First, it gives 70% of unbanked people access to a Bitcoin address that is safer and more efficient than cash.
Second, more than 22% of El Salvador's GDP comes from abroad, from immigrants (mostly in the United States), who send money to their families, pay huge transaction fees (20% to 50%), and take days to complete. Bitcoin is a way to send money instantly for just a few cents.
2. In Iran, Bitcoin has become an important financial instrument in the face of severe inflation and international sanctions. As the Iranian rial faces a significant depreciation, Bitcoin offers stability and a hedge against inflation.

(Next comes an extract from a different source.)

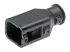 MOLEX 0349501220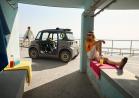 Citroen Ami Buggy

Bitcoin enables Iranians to bypass sanctions restrictions on the banking sector, conduct international transactions, and access global markets. In addition to its financial uses, Bitcoin represents a form of digital freedom and a silent protest against government control, reflecting a shift towards a culture of autonomy.
As a result, Bitcoin has become a symbol of the resilience, innovation, and empowerment of the Iranian people in a challenging economic environment.
Bitcoin significantly facilitates international transactions, avoids excessive control by certain governments, and more. In conclusion, Bitcoin offers several advantages over traditional banking systems, including greater security, lower transaction fees, censorship resistance, greater privacy, and global accessibility. Bitcoin transactions are also irreversible, which means that chargeback fraud is impossible. In addition, Bitcoin users don't need a traditional bank account to send and receive payments, which provides more financial services to millions of people around the world who don't have a traditional bank account.